| Page extract |
= Meliboea of Ephesus =

Woman in Greek mythology

In Greek and Roman mythology, Meliboea (/ˌmɛlᵻˈbiːə/; Μελίβοια) is a young woman from Ephesus who wished to marry her lover Alexis against her parents' wishes. The couple was only able to be united through divine intervention. Alexis and Meliboea's story is recorded in the works of Servius, a Latin grammarian of the fifth century. The myth is an aetiological story explaining the reason behind the goddess Aphrodite as worshipped under the epithets Automate and Epidaetia in Ephesus.

== Mythology ==
The young Meliboea lived with her parents in the city of Ephesus, an ancient Greek colony on the western coast of Asia Minor. She had fallen in love with a boy her own age, called Alexis, and both had given an oath to marry each other when time was ripe. But Meliboea's parents decided to betroth her to someone else of their own choosing instead, and they would not change their minds. Heartbroken over the news, Alexis decided to embark on a self-imposed exile and leave from Ephesus forever, while Meliboea stayed behind.

On the day the maiden was to be married to her betrothed, she decided to take her life and jumped off the roof of her house, but this failed and she landed on the ground uninjured. Instead she decided to flee, and arriving at the seashore she boarded a boat she found there. Immediately the ropes untied themselves on their own accord. By the will of the gods the boat brought Meliboea to the land where Alexis was living, while he was holding a feast for friends, and the two lovers were finally reunited and allowed to marry. The happy couple then erected a temple in honour of the love-goddess Aphrodite Automate ("the spontaneous", or "the one acting on her own will", after the ropes that allowed them to be together) and Epidaetia ("she of the feast", because Meliboea had arrived during a feast).

== See also ==

- Rhodopis and Euthynicus
- Clytie

== Bibliography ==
- Avery, Catherine B. (1962). "New Century Classical Handbook"
- Bell, Robert E. (1991). "Women of Classical Mythology: A Biographical Dictionary"
- Edmonds, John M. (1959). "The Fragments of Attic Comedy After Meineke, Bergk, and Kock"
- Maurus Servius Honoratus. In Vergilii carmina comentarii. Servii Grammatici qui feruntur in Vergilii carmina commentarii; recensuerunt Georgius Thilo et Hermannus Hagen. Georgius Thilo. Leipzig. B. G. Teubner. 1881. Online version at the Perseus Digital Library.
- Smith, William (1873). "A Dictionary of Greek and Roman Biography and Mythology" Online version at the Perseus.tufts library.

[Stored Items]

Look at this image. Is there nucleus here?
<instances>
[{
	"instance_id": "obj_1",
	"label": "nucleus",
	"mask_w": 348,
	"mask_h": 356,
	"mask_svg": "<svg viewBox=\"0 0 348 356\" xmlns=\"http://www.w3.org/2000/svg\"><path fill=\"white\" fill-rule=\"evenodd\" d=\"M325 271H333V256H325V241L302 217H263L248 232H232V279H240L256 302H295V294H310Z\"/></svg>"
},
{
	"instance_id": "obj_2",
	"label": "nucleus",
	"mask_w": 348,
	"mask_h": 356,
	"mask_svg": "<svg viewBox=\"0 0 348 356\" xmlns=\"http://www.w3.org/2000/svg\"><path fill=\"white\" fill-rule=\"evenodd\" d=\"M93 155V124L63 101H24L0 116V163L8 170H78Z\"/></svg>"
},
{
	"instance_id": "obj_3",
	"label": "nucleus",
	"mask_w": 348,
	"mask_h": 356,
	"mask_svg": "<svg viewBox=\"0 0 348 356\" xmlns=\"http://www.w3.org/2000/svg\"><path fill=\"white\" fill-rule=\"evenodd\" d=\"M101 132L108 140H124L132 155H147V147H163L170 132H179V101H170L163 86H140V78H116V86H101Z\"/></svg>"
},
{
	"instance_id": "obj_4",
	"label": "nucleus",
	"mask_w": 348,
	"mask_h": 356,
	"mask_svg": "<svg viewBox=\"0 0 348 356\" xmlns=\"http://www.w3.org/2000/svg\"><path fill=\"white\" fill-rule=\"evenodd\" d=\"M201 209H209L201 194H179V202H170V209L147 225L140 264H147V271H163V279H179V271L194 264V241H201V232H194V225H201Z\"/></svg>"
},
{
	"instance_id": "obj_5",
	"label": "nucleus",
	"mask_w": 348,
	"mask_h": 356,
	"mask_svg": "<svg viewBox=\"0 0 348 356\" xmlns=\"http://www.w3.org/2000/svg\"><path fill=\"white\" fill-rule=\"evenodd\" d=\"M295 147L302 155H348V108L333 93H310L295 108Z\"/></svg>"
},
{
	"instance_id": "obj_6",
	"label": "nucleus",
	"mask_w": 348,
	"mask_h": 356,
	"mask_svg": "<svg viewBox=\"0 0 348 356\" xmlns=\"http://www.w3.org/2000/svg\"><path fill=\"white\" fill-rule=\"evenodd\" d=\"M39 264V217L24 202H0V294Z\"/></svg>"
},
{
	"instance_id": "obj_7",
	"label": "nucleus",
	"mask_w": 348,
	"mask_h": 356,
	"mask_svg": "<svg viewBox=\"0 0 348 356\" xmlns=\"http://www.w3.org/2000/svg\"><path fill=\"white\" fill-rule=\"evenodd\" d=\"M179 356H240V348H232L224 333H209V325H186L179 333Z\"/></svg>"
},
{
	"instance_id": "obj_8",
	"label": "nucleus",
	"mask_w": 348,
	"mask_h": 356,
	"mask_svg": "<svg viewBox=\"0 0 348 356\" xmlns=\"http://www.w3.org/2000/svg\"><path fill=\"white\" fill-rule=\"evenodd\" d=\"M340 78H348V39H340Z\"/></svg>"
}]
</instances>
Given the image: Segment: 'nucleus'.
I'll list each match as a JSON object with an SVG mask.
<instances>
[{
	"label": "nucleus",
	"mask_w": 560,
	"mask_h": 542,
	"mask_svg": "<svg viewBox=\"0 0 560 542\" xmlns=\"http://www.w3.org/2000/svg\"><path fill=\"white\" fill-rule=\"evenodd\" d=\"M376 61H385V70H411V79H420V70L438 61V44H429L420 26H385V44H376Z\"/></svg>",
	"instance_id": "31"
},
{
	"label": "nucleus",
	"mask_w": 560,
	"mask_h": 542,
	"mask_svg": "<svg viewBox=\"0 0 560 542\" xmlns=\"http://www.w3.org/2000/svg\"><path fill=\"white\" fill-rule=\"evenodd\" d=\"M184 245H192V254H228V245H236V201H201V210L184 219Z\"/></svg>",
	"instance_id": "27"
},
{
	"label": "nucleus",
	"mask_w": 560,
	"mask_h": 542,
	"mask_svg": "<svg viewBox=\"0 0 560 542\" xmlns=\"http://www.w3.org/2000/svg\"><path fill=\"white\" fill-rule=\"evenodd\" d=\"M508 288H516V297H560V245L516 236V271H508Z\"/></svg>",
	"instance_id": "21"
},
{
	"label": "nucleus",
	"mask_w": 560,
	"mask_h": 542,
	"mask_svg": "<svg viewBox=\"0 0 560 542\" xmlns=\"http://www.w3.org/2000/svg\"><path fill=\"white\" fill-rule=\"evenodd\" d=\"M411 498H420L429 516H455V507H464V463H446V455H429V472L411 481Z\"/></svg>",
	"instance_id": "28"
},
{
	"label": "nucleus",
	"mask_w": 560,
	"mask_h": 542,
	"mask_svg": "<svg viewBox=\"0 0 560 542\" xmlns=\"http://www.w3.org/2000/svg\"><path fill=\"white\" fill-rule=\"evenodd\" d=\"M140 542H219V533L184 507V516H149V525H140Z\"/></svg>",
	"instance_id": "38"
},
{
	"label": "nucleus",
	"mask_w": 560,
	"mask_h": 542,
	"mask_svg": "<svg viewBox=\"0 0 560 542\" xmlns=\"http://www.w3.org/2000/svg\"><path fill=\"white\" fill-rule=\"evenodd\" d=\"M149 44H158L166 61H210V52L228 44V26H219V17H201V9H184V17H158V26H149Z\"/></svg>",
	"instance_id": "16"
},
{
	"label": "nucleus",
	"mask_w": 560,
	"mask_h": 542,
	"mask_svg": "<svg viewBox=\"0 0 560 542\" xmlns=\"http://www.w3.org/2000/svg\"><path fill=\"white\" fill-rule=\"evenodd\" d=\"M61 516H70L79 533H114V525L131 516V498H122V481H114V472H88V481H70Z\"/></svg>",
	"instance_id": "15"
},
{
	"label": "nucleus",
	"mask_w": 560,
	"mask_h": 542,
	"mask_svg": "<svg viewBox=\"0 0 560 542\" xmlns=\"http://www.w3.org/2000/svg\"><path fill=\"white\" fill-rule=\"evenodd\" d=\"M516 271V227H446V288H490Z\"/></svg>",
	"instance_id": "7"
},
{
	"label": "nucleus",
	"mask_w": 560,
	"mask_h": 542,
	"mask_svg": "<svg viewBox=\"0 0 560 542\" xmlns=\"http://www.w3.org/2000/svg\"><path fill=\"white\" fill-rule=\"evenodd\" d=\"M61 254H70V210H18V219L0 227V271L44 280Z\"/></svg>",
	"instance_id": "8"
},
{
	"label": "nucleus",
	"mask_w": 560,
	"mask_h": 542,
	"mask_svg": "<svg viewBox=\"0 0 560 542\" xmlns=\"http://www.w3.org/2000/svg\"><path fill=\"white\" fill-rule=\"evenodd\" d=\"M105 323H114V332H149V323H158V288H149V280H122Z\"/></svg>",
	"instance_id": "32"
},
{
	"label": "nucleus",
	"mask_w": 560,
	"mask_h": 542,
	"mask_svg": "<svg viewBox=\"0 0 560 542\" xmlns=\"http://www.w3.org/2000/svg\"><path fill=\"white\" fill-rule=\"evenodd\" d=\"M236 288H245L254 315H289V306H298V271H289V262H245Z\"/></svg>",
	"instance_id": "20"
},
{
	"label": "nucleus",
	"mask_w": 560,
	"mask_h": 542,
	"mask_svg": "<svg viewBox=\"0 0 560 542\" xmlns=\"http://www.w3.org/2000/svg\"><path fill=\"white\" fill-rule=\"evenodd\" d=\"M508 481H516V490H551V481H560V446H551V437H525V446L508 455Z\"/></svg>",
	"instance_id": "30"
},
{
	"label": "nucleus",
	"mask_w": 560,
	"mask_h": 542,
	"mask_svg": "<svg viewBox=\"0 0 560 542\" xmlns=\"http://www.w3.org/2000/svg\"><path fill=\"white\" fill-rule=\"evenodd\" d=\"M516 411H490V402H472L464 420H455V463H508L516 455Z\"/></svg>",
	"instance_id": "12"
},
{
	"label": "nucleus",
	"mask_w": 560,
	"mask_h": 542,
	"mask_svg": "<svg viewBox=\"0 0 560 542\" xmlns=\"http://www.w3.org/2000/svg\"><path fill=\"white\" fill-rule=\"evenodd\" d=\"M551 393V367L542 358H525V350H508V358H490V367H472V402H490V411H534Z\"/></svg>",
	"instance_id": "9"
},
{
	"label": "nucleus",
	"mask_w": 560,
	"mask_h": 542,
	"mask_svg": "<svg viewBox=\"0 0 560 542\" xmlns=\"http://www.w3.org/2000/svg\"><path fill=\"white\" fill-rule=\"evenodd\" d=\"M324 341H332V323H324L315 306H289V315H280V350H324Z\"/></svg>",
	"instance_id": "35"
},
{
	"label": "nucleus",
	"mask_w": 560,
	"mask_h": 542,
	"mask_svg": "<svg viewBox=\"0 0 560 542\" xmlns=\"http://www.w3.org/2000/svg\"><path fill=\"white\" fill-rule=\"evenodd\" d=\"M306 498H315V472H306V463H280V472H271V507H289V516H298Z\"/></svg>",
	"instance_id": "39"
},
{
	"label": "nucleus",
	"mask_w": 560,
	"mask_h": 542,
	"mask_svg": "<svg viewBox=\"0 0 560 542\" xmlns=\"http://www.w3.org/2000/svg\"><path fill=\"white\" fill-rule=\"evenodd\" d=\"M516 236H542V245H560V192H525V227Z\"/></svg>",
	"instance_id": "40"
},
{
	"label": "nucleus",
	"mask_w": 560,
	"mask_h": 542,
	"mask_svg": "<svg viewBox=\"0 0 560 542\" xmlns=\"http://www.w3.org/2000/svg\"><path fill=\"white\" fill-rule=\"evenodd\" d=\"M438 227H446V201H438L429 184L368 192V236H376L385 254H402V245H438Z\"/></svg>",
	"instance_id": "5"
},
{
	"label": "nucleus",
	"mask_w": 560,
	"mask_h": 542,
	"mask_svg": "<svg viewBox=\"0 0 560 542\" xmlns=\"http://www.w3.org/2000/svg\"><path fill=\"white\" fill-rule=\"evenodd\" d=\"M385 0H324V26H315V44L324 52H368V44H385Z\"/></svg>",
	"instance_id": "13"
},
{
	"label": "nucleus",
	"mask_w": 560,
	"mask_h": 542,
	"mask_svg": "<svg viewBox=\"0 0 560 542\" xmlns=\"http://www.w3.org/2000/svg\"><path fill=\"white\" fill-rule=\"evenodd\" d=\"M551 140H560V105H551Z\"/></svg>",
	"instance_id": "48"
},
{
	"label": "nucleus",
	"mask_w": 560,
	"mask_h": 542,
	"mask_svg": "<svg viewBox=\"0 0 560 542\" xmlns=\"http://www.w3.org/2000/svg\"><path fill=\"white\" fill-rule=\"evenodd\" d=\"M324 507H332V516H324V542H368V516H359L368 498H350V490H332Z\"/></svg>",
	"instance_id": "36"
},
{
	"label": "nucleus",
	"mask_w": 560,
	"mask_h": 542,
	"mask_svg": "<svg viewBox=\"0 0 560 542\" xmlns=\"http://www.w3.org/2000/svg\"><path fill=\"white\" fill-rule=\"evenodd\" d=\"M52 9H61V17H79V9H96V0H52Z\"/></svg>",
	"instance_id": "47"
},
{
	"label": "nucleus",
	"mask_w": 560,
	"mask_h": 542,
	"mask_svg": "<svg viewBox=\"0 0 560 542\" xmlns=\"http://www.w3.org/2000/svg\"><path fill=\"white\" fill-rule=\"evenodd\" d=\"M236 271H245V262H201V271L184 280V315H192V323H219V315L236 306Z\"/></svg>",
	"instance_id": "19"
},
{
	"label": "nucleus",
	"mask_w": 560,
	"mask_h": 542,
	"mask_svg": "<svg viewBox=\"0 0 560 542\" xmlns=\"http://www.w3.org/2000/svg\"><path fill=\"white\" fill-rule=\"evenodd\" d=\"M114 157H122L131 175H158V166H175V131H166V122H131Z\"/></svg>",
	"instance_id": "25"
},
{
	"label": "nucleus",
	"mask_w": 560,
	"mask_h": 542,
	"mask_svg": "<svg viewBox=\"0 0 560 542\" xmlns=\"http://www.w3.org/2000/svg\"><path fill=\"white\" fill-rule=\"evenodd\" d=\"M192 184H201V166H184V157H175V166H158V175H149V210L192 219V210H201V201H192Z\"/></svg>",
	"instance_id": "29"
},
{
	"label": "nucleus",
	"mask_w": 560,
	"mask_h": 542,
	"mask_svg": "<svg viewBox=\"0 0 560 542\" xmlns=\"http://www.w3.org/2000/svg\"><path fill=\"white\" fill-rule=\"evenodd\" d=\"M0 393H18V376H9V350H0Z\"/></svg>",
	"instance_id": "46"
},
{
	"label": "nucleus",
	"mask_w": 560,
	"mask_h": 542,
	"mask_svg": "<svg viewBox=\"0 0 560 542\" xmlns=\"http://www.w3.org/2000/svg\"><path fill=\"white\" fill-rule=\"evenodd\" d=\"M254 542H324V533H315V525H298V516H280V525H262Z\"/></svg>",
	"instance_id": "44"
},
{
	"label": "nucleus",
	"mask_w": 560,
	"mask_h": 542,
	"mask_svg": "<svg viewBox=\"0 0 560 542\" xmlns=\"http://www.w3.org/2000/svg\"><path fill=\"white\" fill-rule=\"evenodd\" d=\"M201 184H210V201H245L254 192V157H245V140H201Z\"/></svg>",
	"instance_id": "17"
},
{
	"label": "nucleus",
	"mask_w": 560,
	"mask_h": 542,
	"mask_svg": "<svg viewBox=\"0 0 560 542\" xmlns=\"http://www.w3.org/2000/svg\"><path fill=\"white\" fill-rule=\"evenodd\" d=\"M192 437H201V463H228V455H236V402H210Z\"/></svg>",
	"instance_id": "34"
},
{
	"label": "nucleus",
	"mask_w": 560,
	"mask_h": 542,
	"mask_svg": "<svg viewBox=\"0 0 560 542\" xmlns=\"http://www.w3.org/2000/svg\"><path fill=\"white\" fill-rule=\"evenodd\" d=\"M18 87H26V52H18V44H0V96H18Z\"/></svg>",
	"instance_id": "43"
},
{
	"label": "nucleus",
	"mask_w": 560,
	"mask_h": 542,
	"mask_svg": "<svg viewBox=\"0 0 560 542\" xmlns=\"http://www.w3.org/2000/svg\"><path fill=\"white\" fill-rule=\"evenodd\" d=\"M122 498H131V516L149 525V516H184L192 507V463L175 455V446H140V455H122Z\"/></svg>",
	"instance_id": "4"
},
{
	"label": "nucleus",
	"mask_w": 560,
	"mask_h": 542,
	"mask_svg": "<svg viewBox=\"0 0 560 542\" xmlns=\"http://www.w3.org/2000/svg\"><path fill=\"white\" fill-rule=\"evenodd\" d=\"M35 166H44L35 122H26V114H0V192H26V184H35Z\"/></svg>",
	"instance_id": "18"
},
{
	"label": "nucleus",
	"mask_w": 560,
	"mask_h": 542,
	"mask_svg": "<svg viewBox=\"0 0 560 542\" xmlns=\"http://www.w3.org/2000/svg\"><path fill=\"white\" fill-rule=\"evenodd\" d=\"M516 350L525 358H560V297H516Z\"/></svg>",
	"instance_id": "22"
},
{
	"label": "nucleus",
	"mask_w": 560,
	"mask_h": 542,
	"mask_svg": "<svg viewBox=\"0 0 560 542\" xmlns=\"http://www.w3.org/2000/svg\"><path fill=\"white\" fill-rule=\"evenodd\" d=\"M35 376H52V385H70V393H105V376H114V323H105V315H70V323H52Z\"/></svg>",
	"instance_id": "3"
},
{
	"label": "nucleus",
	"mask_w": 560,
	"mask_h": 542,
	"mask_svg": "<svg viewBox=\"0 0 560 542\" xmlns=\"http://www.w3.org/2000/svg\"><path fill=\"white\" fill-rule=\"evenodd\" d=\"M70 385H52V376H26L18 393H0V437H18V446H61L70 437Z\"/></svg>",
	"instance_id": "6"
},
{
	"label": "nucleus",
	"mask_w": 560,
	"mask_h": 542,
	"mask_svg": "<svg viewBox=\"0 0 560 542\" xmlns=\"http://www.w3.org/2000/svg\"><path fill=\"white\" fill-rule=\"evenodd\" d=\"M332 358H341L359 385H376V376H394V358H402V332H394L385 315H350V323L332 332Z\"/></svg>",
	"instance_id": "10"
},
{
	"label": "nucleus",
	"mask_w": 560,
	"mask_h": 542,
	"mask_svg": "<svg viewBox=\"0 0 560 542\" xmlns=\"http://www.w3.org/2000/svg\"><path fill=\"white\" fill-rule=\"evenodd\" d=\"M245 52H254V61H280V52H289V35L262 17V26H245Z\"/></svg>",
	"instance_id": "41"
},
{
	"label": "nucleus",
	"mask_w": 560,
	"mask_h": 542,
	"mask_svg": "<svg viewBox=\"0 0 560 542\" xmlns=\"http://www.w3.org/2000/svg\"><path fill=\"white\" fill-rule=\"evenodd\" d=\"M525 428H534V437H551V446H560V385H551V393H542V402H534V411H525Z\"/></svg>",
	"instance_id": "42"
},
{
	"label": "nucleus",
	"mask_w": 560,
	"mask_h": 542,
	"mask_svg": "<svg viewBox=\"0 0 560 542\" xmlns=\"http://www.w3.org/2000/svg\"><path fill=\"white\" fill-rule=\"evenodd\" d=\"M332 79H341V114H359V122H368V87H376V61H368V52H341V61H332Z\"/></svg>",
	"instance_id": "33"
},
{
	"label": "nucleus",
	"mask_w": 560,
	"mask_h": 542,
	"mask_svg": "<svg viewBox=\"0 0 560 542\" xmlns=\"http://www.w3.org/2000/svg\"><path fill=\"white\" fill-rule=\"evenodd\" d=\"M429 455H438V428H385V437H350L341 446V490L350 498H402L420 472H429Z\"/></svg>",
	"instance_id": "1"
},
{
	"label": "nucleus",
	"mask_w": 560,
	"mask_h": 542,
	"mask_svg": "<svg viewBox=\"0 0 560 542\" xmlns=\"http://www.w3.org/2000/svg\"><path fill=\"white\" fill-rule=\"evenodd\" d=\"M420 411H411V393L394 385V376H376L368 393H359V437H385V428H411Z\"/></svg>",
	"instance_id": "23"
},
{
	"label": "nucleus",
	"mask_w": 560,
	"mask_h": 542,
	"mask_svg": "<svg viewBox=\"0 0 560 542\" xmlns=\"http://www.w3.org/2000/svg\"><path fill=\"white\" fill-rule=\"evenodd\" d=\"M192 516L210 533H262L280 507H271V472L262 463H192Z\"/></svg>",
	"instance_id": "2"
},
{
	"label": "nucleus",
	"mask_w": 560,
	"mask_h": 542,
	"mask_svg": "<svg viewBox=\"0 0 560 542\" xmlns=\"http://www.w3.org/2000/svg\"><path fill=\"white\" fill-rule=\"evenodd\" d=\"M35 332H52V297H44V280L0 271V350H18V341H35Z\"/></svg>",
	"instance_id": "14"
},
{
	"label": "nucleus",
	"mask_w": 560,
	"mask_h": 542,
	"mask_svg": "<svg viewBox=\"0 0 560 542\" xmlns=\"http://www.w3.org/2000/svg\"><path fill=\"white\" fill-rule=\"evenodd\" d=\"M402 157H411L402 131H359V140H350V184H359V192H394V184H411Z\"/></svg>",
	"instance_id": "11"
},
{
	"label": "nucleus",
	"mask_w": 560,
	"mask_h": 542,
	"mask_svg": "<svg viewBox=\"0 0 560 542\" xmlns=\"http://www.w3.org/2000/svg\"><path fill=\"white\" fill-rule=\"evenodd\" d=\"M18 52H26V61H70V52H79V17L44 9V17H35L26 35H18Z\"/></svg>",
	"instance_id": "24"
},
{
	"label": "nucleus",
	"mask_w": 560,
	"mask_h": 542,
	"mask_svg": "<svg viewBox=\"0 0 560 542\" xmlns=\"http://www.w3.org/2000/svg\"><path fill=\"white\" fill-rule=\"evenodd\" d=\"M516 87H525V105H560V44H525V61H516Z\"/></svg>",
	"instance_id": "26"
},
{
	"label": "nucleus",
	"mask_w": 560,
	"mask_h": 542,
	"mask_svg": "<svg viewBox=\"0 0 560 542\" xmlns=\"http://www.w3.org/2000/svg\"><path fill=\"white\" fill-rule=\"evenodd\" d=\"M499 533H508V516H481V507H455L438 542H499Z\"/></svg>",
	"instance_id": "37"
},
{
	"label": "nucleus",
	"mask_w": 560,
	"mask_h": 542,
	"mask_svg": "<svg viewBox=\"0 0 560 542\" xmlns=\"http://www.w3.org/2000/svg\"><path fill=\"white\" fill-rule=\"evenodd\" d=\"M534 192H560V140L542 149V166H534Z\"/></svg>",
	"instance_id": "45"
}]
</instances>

| Exercise tasks |
a – Summarize the Meliboea article in two sentences.
b – In the Meliboea article, whose works record the story of Alexis and Meliboea?
c – Duplicate the passage of the Meliboea article between "- Rhodopis and" and "the Perseus.tufts library.", inclusive.
Rely solely on the Meliboea article.

| Answers to the problems |
a – Meliboea, a young woman of Ephesus, had sworn to marry her lover Alexis, but her parents betrothed her to someone else, and Alexis left Ephesus in self-imposed exile. On her wedding day she fled and boarded a boat whose ropes untied themselves, and the gods carried her to Alexis, after which the two married and built a temple to Aphrodite Automate and Epidaetia.

b – The works of Servius, a Latin grammarian of the fifth century.

c –
- Rhodopis and Euthynicus
- Clytie

== Bibliography ==
- Avery, Catherine B. (1962). "New Century Classical Handbook"
- Bell, Robert E. (1991). "Women of Classical Mythology: A Biographical Dictionary"
- Edmonds, John M. (1959). "The Fragments of Attic Comedy After Meineke, Bergk, and Kock"
- Maurus Servius Honoratus. In Vergilii carmina comentarii. Servii Grammatici qui feruntur in Vergilii carmina commentarii; recensuerunt Georgius Thilo et Hermannus Hagen. Georgius Thilo. Leipzig. B. G. Teubner. 1881. Online version at the Perseus Digital Library.
- Smith, William (1873). "A Dictionary of Greek and Roman Biography and Mythology" Online version at the Perseus.tufts library.